_Aufgaben:_
1) Schreiben Sie aus dem Auszug über den Mandarinen-Quarkplunder die Passage ab, die mit "Inzwischen ist das" beginnt und mit "Plunder ein Krapfen." endet.
2) Beantworten Sie zum Auszug über den Mandarinen-Quarkplunder die folgenden Fragen:
(a) Unter welchem Titel wurde Prousts Werk außer "Remembrance of Things Past" noch ins Englische übersetzt?
(b) Wie viele Fahrradminuten lag die damalige Wohnung vom Campus entfernt?
(c) In welchem Zustand befindet sich das Mensagebäude inzwischen?

_Ausgewählter Auszug:_
******

Montag, 9. November 2020

Auf der Suche nach dem verlorenen Teilchen

Wusstet ihr, dass Marcel Prousts À la recherche du temps perdu nicht nur unter dem Titel "Remembrance of Things Past" ins Englische übersetzt wurde, sondern auch als "In Search of Lost Time"? Also ich nicht! Bei mir hat auch noch nie eine Madeleine lange Assoziationsketten ausgelöst, über die ich schreiben könnte, dafür aber muss ich seit vergangener Woche anlasslos an Mandarinen-Quarkplunder denken, und zwar konkret an jene, die es im Café der Neuen Mensa meiner Alma Mater zu kaufen gab. Wenn ich zwischen der 4. und der 6. Doppelstunde, also zwischen 14.30 und 16.40, keine Lehrveranstaltung hatte, aber auch keine Lust, nach Hause zu gehen (was ich hätte tun können, denn ich wohnte nur zehn Fahrradminuten vom Campus entfernt), holte ich mir in ebenjener Cafeteria oft eine Tasse Kaffee und dazu einen Mandarinen-Quarkplunder, setzte mich an einen Tisch, las irgendwas (nicht Proust) und vesperte gemütlich. Manchmal kam das Gebäck frisch aus dem Ofen, warm schmeckte die Quarkfüllung noch köstlicher.

Inzwischen ist das ganze Mensagebäude leer und verschlossen, der Betrieb stillgelegt, und ich wohne eh in einer anderen Stadt. Diese schönen Nachmittage werde ich mithin nie wieder nacherleben können, allein in meiner immer blasser werdenden Erinnerung. Wir befinden uns in der Ära der Ablenkung, der Dauerbeschallung und des Eindrucks-Overflows, so dass uns droht, zu vergessen, hin und wieder nichts zu tun als in uns zu gehen und Vergangenes zu rekapitulieren, Momente des Glücks gedanklich nachzuspielen. Schreiben hilft auch – selbst wenn dann aus einem Stück Zwieback eine Madeleine wird oder werweiß aus einem Plunder ein Krapfen.

******

_Erfasste Daten:_
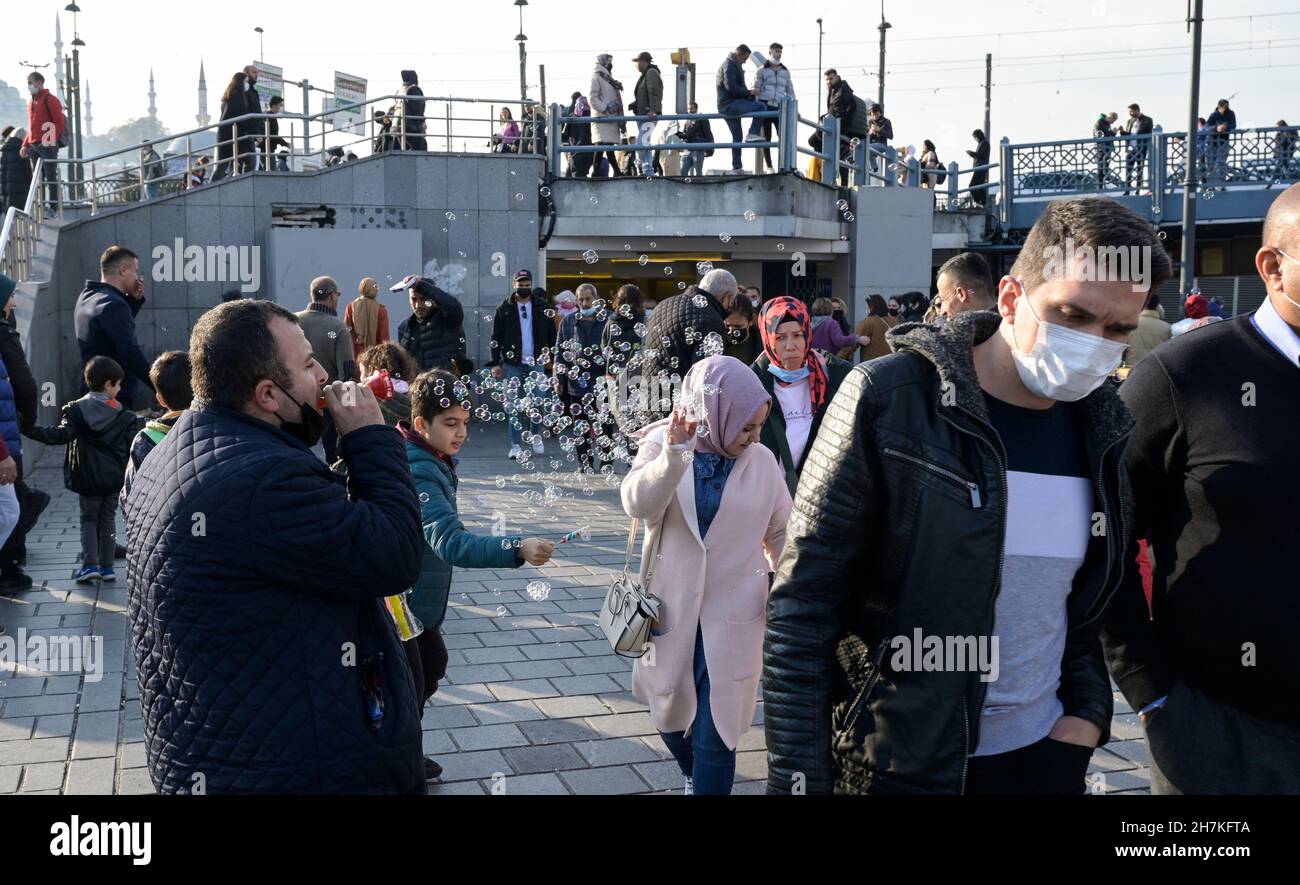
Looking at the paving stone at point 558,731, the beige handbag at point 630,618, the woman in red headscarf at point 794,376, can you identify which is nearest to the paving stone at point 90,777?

******

_Lösungen:_
1)
Inzwischen ist das ganze Mensagebäude leer und verschlossen, der Betrieb stillgelegt, und ich wohne eh in einer anderen Stadt. Diese schönen Nachmittage werde ich mithin nie wieder nacherleben können, allein in meiner immer blasser werdenden Erinnerung. Wir befinden uns in der Ära der Ablenkung, der Dauerbeschallung und des Eindrucks-Overflows, so dass uns droht, zu vergessen, hin und wieder nichts zu tun als in uns zu gehen und Vergangenes zu rekapitulieren, Momente des Glücks gedanklich nachzuspielen. Schreiben hilft auch – selbst wenn dann aus einem Stück Zwieback eine Madeleine wird oder werweiß aus einem Plunder ein Krapfen.

2)
(a) Unter dem Titel "In Search of Lost Time".
(b) Zehn Fahrradminuten.
(c) Es ist leer und verschlossen, und der Betrieb ist stillgelegt.